Retype only what runs from the line that contains "Within the options" through the last line of the listing below, both lines included.

* **ENTRIES**:
====================
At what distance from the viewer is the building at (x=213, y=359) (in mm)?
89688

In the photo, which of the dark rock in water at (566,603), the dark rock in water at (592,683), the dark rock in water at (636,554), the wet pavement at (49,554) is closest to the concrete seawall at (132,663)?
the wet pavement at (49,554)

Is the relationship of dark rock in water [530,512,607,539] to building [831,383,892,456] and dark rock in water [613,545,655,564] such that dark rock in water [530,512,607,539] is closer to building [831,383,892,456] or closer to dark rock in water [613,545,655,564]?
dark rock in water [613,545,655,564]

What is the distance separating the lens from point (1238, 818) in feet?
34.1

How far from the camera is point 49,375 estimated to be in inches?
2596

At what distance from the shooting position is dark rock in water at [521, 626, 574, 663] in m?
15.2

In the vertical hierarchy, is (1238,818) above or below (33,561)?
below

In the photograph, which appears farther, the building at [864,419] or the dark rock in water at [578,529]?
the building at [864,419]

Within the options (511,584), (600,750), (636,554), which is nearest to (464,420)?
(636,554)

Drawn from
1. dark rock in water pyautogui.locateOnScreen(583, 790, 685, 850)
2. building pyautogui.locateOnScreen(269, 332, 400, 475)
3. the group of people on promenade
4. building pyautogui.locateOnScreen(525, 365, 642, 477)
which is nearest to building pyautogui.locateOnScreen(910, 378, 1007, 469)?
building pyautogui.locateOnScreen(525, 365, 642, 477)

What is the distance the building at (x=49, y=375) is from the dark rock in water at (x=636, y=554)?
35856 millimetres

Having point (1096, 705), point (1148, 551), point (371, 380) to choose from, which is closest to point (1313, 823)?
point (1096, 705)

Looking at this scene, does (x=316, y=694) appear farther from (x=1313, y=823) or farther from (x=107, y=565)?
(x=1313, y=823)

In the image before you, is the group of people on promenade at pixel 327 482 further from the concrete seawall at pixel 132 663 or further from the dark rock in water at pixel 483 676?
====================
* **SOLUTION TO THE EXERCISE**:
Within the options (511,584), (600,750), (636,554), which is nearest to (464,420)?
(636,554)

Drawn from
1. dark rock in water pyautogui.locateOnScreen(583, 790, 685, 850)
2. building pyautogui.locateOnScreen(269, 332, 400, 475)
3. the group of people on promenade
4. building pyautogui.locateOnScreen(525, 365, 642, 477)
which is nearest to building pyautogui.locateOnScreen(910, 378, 1007, 469)?
building pyautogui.locateOnScreen(525, 365, 642, 477)

What is the distance the building at (x=49, y=375) is from the dark rock in water at (x=636, y=554)?
35856 millimetres

Having point (1096, 705), point (1148, 551), point (371, 380) to choose from, which is closest to point (1313, 823)?
point (1096, 705)

Looking at this scene, does (x=316, y=694) appear farther from (x=1313, y=823) or farther from (x=107, y=565)?
(x=1313, y=823)

In the image before you, is the group of people on promenade at pixel 327 482 further from the concrete seawall at pixel 132 663 or further from the dark rock in water at pixel 483 676?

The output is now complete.